We’ve been heavily using code agents especially Claude Code in our development cycle at Nuraly. But not alone. The agent is equipped with other tools, and the real value comes from how they work together.
The Workflow
It starts with a GitHub ticket, created by a PM or QA. Claude Code with the Ralph Wiggum plugin activated spins up a fresh environment, initializes it with the latest codebase, and analyzes the ticket. It loads the relevant Claude Code skills and gets to work.
It creates a branch. It starts coding. When needed, it commits progressively and updates the checklist in GitHub to keep the status visible especially if other agents are working on related issues at the same time.
Once the work is ready, the agent creates a pull request and starts collaborating with other agents. GitHub Copilot steps in for a diff model review a second pair of AI eyes on the code.

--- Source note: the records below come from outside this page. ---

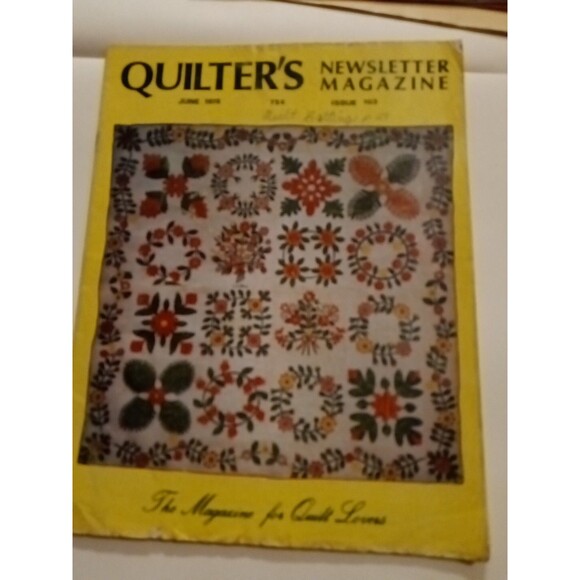 Quilter’s Newsletter Magazine-Lot Of 7 From 1978 - Picture 7 of 13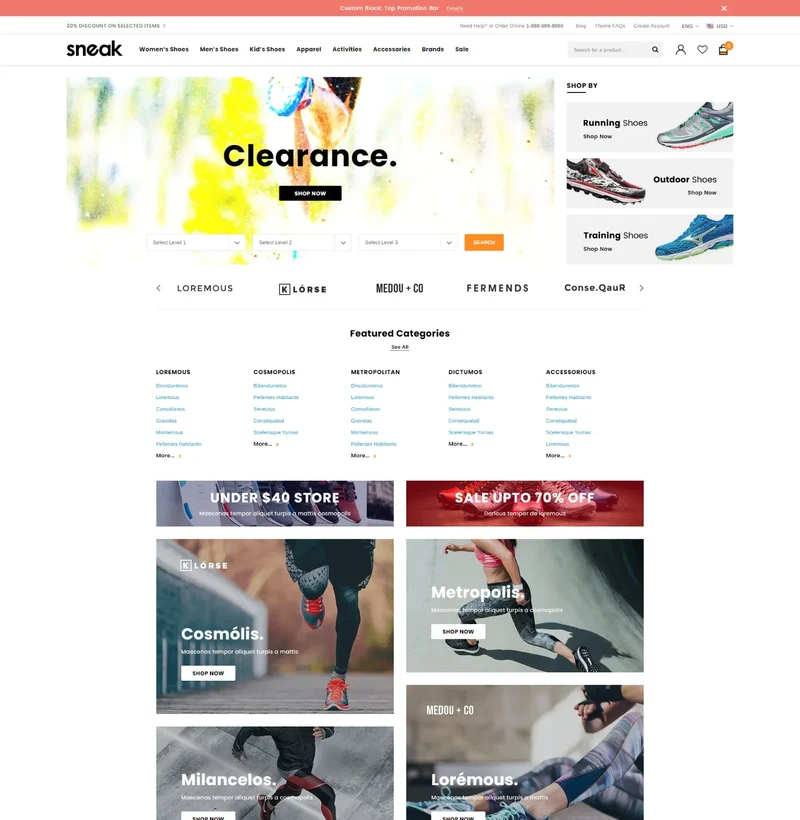 Sneak – Shoes and Sport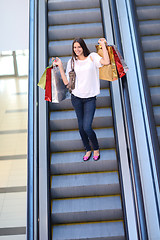 Image showing happy young couple in shopping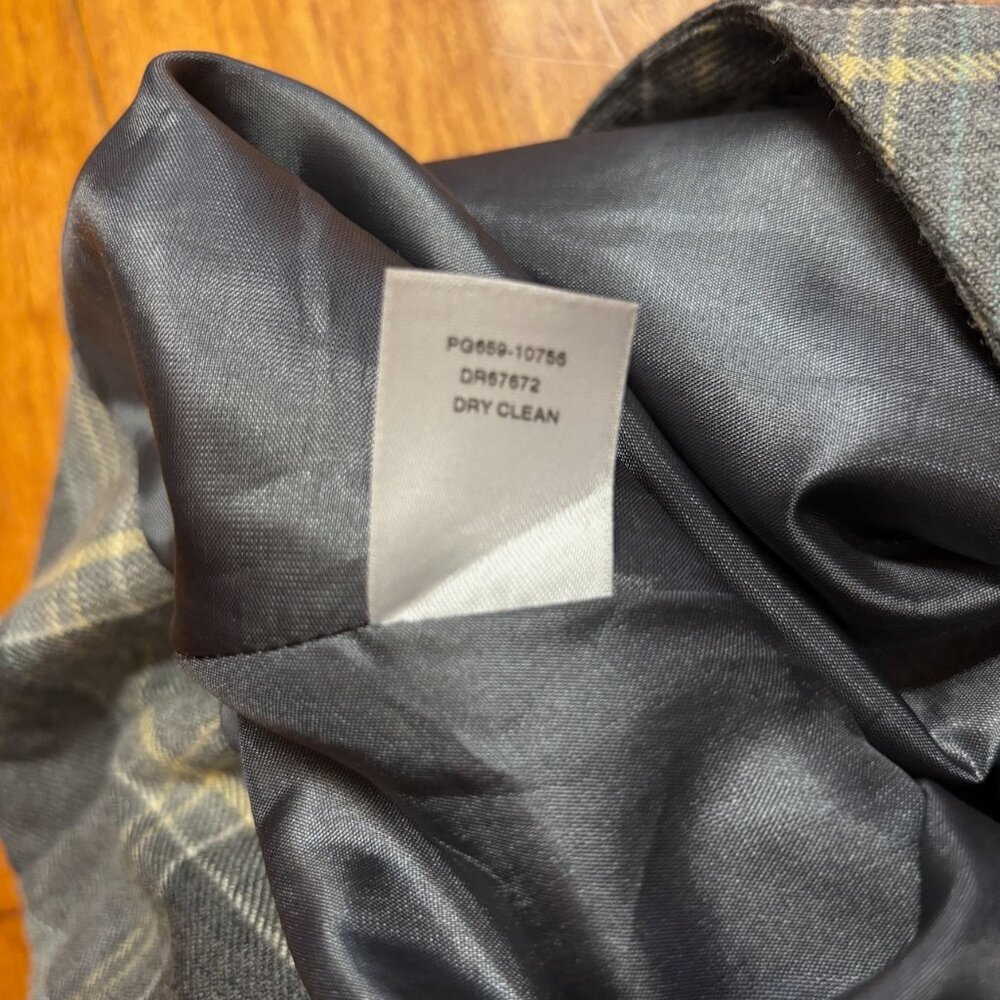 Pendleton Gray Plaid A-Line Skirt with Waist Tie - Picture 9 of 12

At the end of each execution, a summarized version of the conversation is saved. So when work continues on the ticket through a PR comment or a follow-up task the agent picks up the compact context from the previous run. This way, we keep working on the ticket without losing context.
Quality Gates
This is where SonarQube enters. It analyzes the PR and flags the pipeline status. If it fails, Claude Code reads the issues and quality gate results, creates a separate branch to fix them, validates the fixes, then merges them back into the ticket branch.

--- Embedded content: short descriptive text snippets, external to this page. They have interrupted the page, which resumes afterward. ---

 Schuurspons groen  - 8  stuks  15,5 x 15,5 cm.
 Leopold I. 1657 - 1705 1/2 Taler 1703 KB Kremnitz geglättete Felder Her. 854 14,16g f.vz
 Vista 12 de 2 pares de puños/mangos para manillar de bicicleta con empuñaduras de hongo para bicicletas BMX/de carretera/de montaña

If the pipeline passes, a Telegram message is sent to the collaborators who worked on the ticket this also doubles as a way to test our own workflow engine in a real scenario.
Why Telegram? Because we’ve made a deliberate choice about where our developers spend their time. The old model has engineers glued to screens, refreshing CI dashboards, waiting for pipelines, context-switching between Slack threads and terminal windows. We don’t want that. We want our team talking to clients, understanding problems firsthand, sitting in the room where decisions are made. The agents handle the waiting. The notifications come to you not the other way around. Build the feedback loop around people, not around screens.

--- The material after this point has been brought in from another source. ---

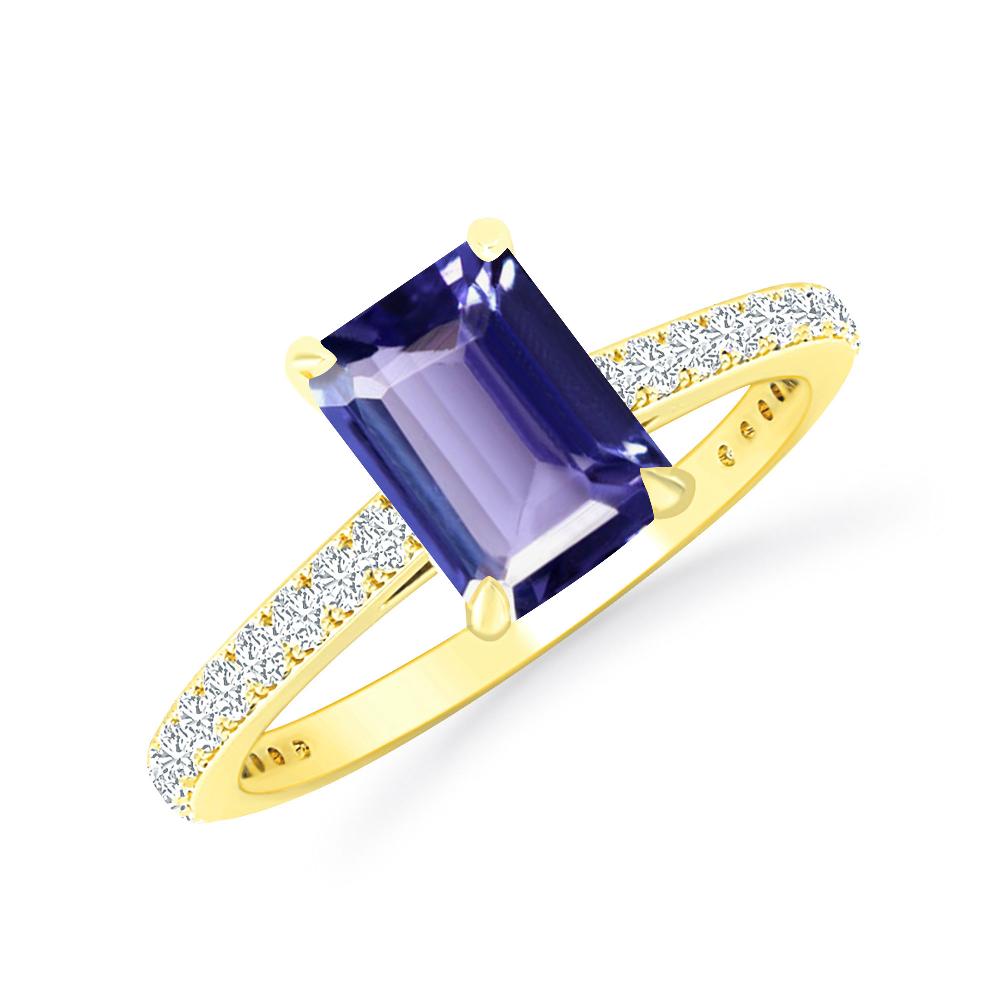 Yellow Gold - Tanzanite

Then comes the human review. We still keep this step. We value the human eye.

After the Merge
Once the ticket is merged, Claude Code spins up a dedicated QA VM for that specific ticket launched from a pre-built image, which makes it extremely fast. After validation, the VM is carefully destroyed. Clean in, clean out.
We chose this over resetting environments because resets are fragile. You can miss something a stale config, a leftover dependency or add a feature and forget to update the reinit script. Starting from a fresh image for QA removes that risk entirely. It was one of our best decisions.

The deployment itself is triggered from the GitHub issue. When the issue is flagged as ready for test, an agent worker detects it, prepares the environment, and comments back on the issue with the VM details. Everything stays in the ticket no separate workflows, no context switching.
With this cycle, a QA engineer can test a ticket before the code review is even done — and continue working on it by adding comments directly on the issue. No need to wait on an engineer, no getting blocked. The feedback loop between QA and the agent stays continuous.
Why We Still Read Every Line
This is how we ship working code at Nuraly while keeping quality and ownership intact. Every agent code is reviewed. SonarQube’s pipeline needs to be green. But after all, we still read the new and modified code line by line.
Not because we don’t trust the tools but because the code is ours. Agents accelerate the work. The ownership stays with us.